Oral Histories

Mitch Williams

b. 1916

Mitch Williams

Mitchell Marvin “Mitch” Williams



My name is Mitchell Marvin Williams. I am a native of Moab, Utah. My father was Moab’s first doctor in the 1890s. My father met my mother here in Moab, they were married May 19, 1900, and had 5 children, 3 boys and 2 girls. My father brought all of his children into the world. I am the youngest and my father was 62 years old when I was born in 1916.

Growing up in Moab was great with wonderful cliffs to climb and sloughs to raft. My friends and I built rafts before we were even old enough to raft the river and we used them to fish for catfish in the sloughs.

When we were in high school, the river was beckoning. I built a boat with 2 or 3 friends. Someone found an old car engine, someone else found the drive line and I scrounged up some of Dad’s lumber. Everyone brought what they found and we put it all together. We got the car engine running and we sought a lot of advice from the older people around who knew the river and how to build a boat.

We launched the boat in Mill Creek. The river was high, so Mill Creek made a good place to launch the boat for our first few trial runs. We finally launched the boat on the river. We went farther and farther with each trip until we got experience.

On one trip, there was a lot of slush and ice on the river. The water ran through a funnel on one end of a pipe, through the engine to cool it and then was dumped back out over the side of the boat. We didn’t know it at the time, but the slushy water was much too cold, but the engine ran anyway. Several times the funnel had ice jammed in it. We had to put our hands in the freezing cold water and use old rusty nails to clean it out.

My first time on the river was with my father. Father was very good on the river. He had 2 ranches and one of them was difficult to reach by land, so he usually accessed it via the river. On land it took 2 days on horseback over the red rocks and over the top. The trail came off of the red rocks and down to the river. Once you reached the river, you were actually below the ranch, so you had to follow the river bottoms back up to the ranch. (The river bottoms were dry.)

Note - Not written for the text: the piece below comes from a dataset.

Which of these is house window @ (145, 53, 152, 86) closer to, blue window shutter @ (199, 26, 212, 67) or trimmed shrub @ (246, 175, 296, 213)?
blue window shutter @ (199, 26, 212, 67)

I went to the ranch on horseback with a cowboy friend of mine, Swanny Kerby, to check on his cows. I had been there with Dad and lots of other people by boat. Mother’s brother, Uncle Roy, and Papa wanted to take a bull from the Moab valley to Williams Bottom Ranch by boat. Papa told Roy he wanted to take the bull to the lower ranch and that he wanted Roy to come and help him. They had the bull swim behind the boat. Papa told Roy to row the boat while Papa took care of the bull. The problem was that the bull wanted to be in the boat! The bull kept swimming closer and closer to the boat. Papa stood up in the boat with the halter rope in one hand and a willow switch in the other. Papa whipped the bull on the nose when it got too close and the bull would back off. Roy was scared to death because he just knew the bull was going to get in the boat, but it never did. They got to the ranch with no trouble whatsoever.

The ranch at Williams Bottom had an adobe house, a nice spring and a rock cellar. It was a way for Papa to make money besides his medical work. He didn’t live on the ranch, though. He lived in town to be available to his patients.

The way they got the irrigation water to the ranch was with a paddle wheel. The river current turned the wheel and the wheel brought the water up to where it could run into the ditch and be used to water the crops.

Every ranch in those days was also a farm. They had to raise hay and corn to feed the livestock in the wintertime; that’s what ranching was in those days…raise crops in the summer to feed livestock in winter. During the summer, the livestock would graze on the open range.

My father was born in 1853 in Missouri. He grew up on a farm near Vandalia and Curreyville in Pike County. In 1874, Father was riding a horse away from the farm and ran across a herd of cattle heading west. He talked to the owners, Tom and Ed Stark, of the now famous Stark Nurseries, from Louisiana, Missouri. They were driving their cattle west. Father hired on with them as a cow hand to drive the cattle to Elbert County in the Colorado Territory .He raced home and told his mother he was going to Colorado Territory. He grabbed a few clothes in a flour sack, raced back to where the herd was and went to work. They carried guns in those days in case they had to shoot a cow and to hunt buffalo, antelope and rabbits to eat. They did whatever they had to do to survive. Dad had an old cap and ball muzzleloader gun, a pre-civil war Henry Rifle. He remembered the Civil War. He was just a kid, but he recalled the raiders camping in their woods.

On the drive West, Dad got the measles and had to ride in the chuck wagon for a couple of days. They put a bandana over his face to keep the sun out of his eyes because they knew sunlight would damage the eyes when a person had measles. It was hard to keep the bandana over his eyes the whole time. It slipped off now and then, so his eyes did get damaged somewhat.